A good friend and I had an amusing time following Norma's instructions to the tee. We actually followed her fitting techniques from start to finish. It was the perfect way to truly test the book. It helped my friend understand how a bra should correctly fit and I got to prove some points by attempting to fit what I knew to be totally wrong. She came away with a lot more knowledge on why she had a hard time finding bras that fit correctly and I got to practice how to best phrase certain questions when dealing with a client. Many people are not comfortable discussing measurements let alone ones for their intimate wear. Fitting ready to wear bras can be a challenge due to the intimacy involved but custom bra fitting can be even more intimate.

I would recommend this book it actually does Demystify various aspects of bras. The layout also makes it easy to reference when wanting to double check something be it for your own creations or to help explain the procedure of bra fitting to a client.

Tuesday, February 7, 2017

Pattern Review - Marlborough Bra

The Marlborough Bra by Orange Lingerie. This is a pattern I actually got a while ago but for some reason didn't get around to trying out. It is a nice pattern though the fit is a bit off for me. I changed up the pattern some by doing two straps. As I have mentioned I often have an issue with my straps sliding. So I revamped the pattern a bit and did two straps with them attached separately on the back band.

One of the other alterations I did to the pattern is using the bra frame for a 38", this provides a better fit for me.
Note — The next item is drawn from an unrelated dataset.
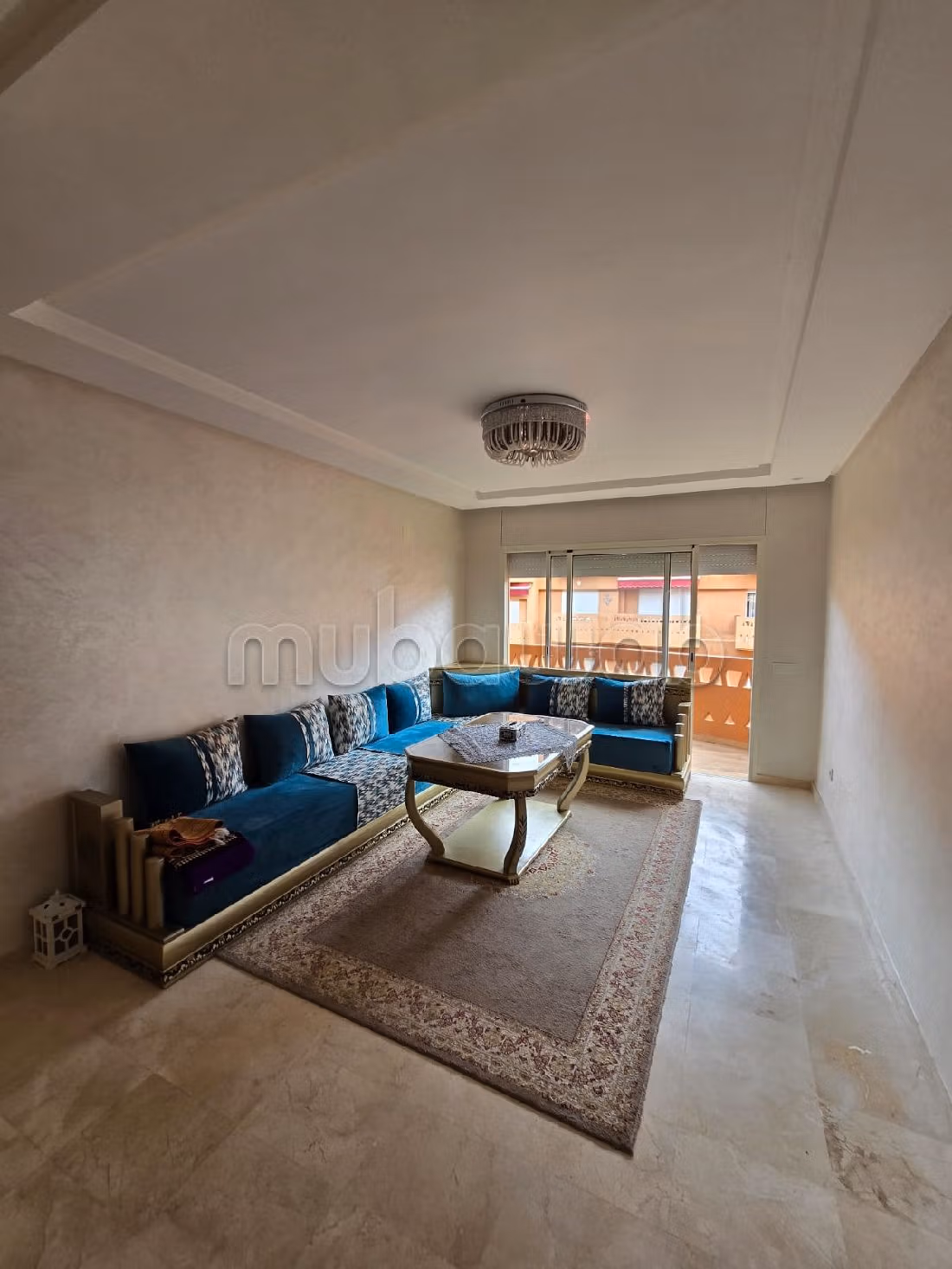 Apartments for rent. 3 comfortable rooms. Parking spaces and garden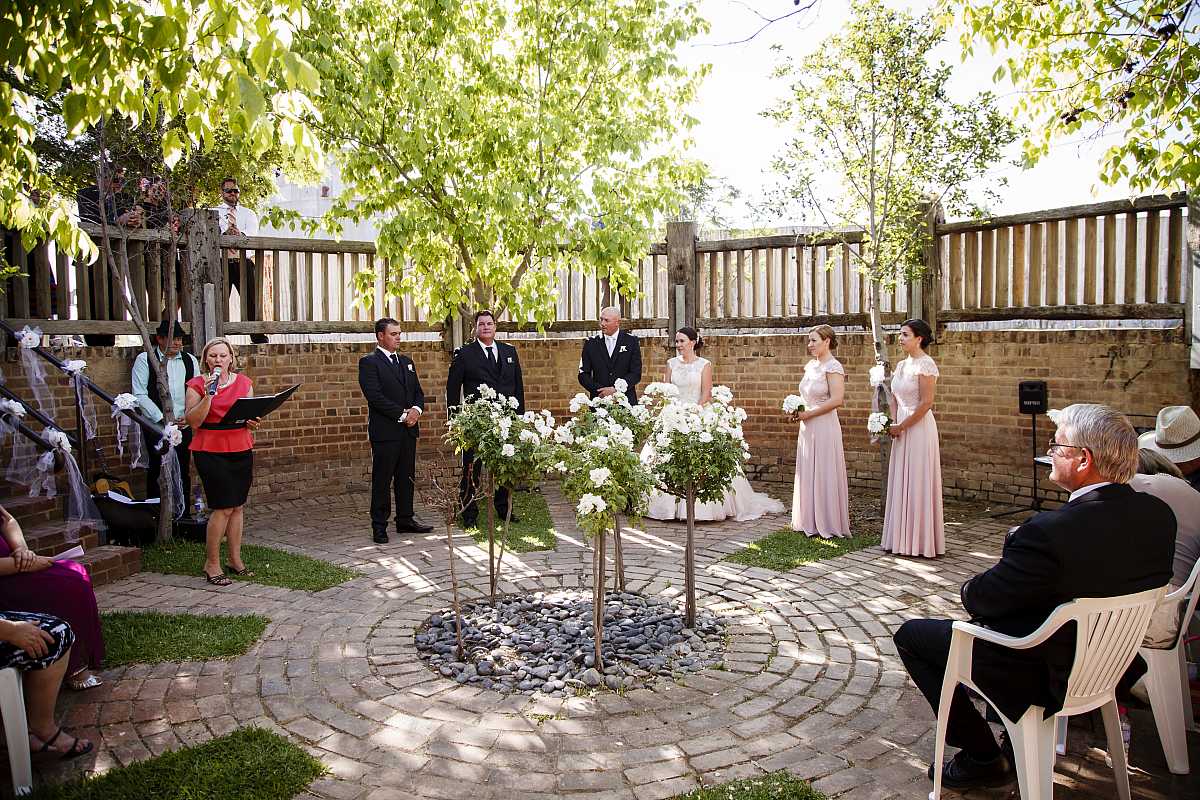 Rochelle and Geoff's weddding at the Junee Chocolate and Licorice Factory | Junee Wedding Photographers | 0607.jpg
It seems in general that the 38" underwires sit better on my body, that is after I shorten them ;) so I thought lets just start with that size in the frame also and see how that fares. In general I have a tendency to like experimenting and testing theories of my own. So my experiment worked with this pattern on the band fit. I also went with the 38 cup size but I should of remembered to take a bit out of the arc of the cup as there is a smidge too much room there aka I don't quite fill them. The top of the cup fits smoothly and I like how they sit otherwise so next time I will reduce the arc slightly.    

To go with the bra I also made a basic pair of panties with a plain blue mesh back. The Marlborough pattern is good for someone who has some previous experience sewing bras, I wouldn't recommend it for a novice. Something that I like about it is that you can end up with very different looks without changing the pattern much.

Something to remember with bras is that no two women have the exact same proportions. I personally prefer a band size that is technically at least two sizes too big. I can get away with this partially due to the fact that I do not need much support compared to many women. As I have been experimenting with a variety of patterns I find what fits me best (most comfortably and still provides support) is not the recommended size by the designer. This is an issue I have with clothing in general, I have never been able to find something just off the rack that fits correctly without alterations. So my tendency is to buy too large and then alter as needed.